The path finally grew into a track, and soon we reached the road at Rowley Cross. It was only a step along it before we turned right into the bridle way which would take us up over Rowley Down. We climbed up through a steep enclosure, taking a middle way through a marshy piece of ground which stretched to the right hand boundary, where to Exmoor's own version of muzak, the serenade of the chain saw, the beech hedge was being expertly relaid. In the top left hand corner of the field, a gate led through to where the bridle way diverted across a large pasture, while a permissive path led away towards Holwell Barrow. We kept to the bridle way, as we intended to return by the other path, and crossed the pasture at an angle before following a line of gates to Brockenbarrow Farm, with good views over the hills to the south.

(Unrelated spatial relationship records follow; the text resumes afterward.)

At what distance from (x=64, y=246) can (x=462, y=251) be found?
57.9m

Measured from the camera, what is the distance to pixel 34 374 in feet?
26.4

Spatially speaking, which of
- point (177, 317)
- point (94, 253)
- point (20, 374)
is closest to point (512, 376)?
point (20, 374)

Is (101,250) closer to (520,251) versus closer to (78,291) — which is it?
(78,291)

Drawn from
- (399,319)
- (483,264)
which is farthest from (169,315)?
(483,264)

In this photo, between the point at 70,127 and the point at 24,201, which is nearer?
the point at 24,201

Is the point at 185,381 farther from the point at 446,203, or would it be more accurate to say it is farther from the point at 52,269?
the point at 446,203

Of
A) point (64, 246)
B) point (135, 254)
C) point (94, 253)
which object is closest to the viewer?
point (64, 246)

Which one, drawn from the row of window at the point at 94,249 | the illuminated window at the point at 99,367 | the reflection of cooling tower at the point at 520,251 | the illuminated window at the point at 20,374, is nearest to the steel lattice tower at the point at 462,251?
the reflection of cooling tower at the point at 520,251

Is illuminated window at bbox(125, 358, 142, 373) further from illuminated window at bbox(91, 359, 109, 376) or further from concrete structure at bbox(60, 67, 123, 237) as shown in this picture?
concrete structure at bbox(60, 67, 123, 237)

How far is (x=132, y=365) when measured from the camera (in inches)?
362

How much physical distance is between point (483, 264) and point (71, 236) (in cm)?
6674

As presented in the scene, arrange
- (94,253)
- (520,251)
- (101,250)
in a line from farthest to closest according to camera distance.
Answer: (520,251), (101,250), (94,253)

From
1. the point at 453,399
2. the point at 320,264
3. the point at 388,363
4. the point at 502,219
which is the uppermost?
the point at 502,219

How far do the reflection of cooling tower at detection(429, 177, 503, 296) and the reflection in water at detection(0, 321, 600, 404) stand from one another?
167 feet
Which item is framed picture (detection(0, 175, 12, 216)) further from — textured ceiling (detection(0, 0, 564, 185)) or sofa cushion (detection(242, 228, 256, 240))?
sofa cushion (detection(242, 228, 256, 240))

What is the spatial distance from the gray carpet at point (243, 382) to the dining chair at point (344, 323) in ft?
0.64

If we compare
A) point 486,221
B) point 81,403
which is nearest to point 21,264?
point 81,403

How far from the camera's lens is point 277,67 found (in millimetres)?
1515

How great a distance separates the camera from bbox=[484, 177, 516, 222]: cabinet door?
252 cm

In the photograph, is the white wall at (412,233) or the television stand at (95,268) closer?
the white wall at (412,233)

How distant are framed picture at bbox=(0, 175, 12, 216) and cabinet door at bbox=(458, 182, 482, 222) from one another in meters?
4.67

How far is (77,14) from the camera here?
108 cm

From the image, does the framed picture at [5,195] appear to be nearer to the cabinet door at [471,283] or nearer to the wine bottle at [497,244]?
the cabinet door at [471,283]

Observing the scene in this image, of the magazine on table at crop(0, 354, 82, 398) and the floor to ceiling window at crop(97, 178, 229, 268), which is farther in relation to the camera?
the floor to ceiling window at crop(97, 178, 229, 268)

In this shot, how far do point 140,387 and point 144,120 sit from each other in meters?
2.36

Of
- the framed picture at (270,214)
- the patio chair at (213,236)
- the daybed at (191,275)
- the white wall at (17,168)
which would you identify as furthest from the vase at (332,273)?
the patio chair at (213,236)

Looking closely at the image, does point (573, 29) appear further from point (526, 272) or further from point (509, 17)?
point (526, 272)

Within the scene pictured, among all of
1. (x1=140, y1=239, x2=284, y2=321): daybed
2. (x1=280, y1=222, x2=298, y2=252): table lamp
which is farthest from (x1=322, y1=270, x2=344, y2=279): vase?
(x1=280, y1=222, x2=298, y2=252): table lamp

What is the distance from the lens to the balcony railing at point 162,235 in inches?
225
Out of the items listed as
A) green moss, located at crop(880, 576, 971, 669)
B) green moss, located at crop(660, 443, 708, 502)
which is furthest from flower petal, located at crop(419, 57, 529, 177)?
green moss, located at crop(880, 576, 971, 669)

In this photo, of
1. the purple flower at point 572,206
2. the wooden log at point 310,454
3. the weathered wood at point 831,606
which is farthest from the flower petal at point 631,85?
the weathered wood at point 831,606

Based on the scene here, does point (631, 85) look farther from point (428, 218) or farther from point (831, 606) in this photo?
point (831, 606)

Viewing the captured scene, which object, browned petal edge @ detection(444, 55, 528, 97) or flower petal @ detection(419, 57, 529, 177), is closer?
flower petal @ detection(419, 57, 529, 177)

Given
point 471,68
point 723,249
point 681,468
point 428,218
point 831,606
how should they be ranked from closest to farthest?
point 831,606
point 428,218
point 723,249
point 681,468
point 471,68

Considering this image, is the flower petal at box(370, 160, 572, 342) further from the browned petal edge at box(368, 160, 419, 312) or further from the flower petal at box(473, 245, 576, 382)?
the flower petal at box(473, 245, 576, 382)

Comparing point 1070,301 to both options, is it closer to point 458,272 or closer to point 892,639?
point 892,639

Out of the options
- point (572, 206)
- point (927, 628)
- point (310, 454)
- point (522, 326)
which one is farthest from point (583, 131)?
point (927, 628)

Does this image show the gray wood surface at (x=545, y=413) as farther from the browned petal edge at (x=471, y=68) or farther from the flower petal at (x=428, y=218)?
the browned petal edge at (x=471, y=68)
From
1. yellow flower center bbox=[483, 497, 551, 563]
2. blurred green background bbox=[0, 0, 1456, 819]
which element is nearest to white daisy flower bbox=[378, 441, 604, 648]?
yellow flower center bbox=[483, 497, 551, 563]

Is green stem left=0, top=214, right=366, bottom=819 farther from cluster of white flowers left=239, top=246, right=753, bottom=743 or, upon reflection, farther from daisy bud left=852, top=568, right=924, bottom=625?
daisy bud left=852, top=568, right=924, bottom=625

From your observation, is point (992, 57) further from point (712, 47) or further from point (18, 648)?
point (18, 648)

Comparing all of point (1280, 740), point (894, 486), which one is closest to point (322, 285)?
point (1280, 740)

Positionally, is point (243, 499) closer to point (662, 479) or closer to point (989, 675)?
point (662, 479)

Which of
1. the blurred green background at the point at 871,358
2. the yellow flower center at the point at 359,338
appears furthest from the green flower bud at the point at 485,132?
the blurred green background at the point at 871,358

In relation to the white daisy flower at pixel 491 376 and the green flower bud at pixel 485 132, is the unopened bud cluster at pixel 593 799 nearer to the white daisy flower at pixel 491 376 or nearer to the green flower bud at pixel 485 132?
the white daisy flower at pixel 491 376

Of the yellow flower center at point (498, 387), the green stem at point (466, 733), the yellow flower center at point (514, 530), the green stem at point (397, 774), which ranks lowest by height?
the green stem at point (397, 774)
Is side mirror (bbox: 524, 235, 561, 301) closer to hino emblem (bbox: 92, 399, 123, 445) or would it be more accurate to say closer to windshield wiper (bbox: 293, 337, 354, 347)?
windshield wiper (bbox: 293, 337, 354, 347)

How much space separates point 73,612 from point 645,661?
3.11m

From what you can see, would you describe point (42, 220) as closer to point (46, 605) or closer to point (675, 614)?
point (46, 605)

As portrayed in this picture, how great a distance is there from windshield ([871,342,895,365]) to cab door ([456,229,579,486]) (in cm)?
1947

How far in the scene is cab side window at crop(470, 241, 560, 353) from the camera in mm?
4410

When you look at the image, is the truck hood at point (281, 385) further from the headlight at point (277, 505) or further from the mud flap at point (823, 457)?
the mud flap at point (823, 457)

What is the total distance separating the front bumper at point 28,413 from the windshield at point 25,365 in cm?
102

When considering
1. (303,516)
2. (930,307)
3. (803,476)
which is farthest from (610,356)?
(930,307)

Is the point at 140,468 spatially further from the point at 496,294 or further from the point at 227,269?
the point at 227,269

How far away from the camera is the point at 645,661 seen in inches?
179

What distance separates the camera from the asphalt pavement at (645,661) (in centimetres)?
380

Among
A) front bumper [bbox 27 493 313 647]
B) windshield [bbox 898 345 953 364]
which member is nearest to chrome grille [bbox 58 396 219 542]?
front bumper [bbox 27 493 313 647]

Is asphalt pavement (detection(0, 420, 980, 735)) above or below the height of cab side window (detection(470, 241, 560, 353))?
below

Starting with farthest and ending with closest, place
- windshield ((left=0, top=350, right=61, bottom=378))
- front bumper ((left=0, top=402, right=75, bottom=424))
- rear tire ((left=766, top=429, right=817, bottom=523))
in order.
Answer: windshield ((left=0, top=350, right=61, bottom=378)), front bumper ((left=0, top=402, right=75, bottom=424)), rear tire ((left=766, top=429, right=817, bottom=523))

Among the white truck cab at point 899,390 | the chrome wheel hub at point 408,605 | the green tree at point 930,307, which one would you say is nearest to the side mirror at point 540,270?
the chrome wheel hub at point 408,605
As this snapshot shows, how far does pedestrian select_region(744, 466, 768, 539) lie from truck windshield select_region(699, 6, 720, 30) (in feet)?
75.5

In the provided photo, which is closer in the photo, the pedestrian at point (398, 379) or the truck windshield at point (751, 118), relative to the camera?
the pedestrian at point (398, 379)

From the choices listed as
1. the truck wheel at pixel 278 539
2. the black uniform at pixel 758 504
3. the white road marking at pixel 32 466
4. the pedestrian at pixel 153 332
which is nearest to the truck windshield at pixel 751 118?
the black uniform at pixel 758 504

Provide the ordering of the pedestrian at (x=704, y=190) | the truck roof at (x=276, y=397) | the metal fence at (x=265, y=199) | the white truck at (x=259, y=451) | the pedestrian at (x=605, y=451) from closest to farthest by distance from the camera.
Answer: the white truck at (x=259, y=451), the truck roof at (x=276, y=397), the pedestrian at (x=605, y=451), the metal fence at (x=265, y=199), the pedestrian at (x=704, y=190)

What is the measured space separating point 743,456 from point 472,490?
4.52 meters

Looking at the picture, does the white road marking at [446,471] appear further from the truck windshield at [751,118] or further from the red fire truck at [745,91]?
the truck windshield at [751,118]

At Brockenbarrow Farm we braved the road again, and walked eastwards for some half a mile before turning left at Yelland Cross into the bridle way which led northwards, past Whitefield Barton Farm, towards Holwell Rocks and Parracombe. The track led straight up over the down until we stood above the unmistakable punchbowl of Holwell Rocks.
Here we turned left and walked up to the Barrow which is of impressive size.
The path led on, with views over Parracombe and its two churches to the north, until quite quickly we rejoined the way which we had come earlier in the morning.
We retraced our steps and, despite a game attempt to run us over by an elderly gentleman, who drove straight at us with intense concentration, we successfully regained the safety of the car park at Blackmore Gate.
The Old Station House Inn occupies a large site on the opposite side of the road. It's "old", not in the sense that it has been a pub for many years, but because it's built around a former station on the Barnstaple-Lynmouth line, which closed in 1935. The line, despite for the sake of economy being built to a narrow guage and, in some places, in looping horseshoe bends to obviate the excavation of cuttings, was yet another of those Exmoor industrial projects doomed to make a loss. You come to Exmoor to spend money, not to make it. The original station building has all but disappeared as it has been surrounded by a bungalow extension, which gives it the air of a Surrey tea garden.
Indeed, after the collapse of the railway company, the building was first a private house, then a tea room, and only finally a pub and restaurant. Inside it is big and airy, and outside there are any number of picnic tables, as well as weird structures to amuse children, and further on what amounts to a small zoo. Even in late March there were plenty of punters enjoying the sunshine, one wearing a football shirt emblazoned with the name "Cruyff" as well as the legendary Dutchman's talismanic number 14.
There's room for everyone at the Old Station House Inn. We found a sympathetic corner indoors, surrounded by a positive mausoleum of stuffed animals and by photographs of the old railway.
The Old Station House is all things to all men. On Boxing Day the Exmoor Foxhounds meet here, every week there's a live band, and on one evening you can play pool for free. There is an extensive menu of everything you would expect from a roadside pub, with the small mark-up you would expect from one on a well-beaten tourist trail. We sat enjoying a very good pint of Sharp's Doom Bar, (there was Exmoor Ale on offer too,) surrounded by shelves of second-hand books at a pound each, watching Johnann Cruyff 14 playing with his baby with unrelenting enthusiasm.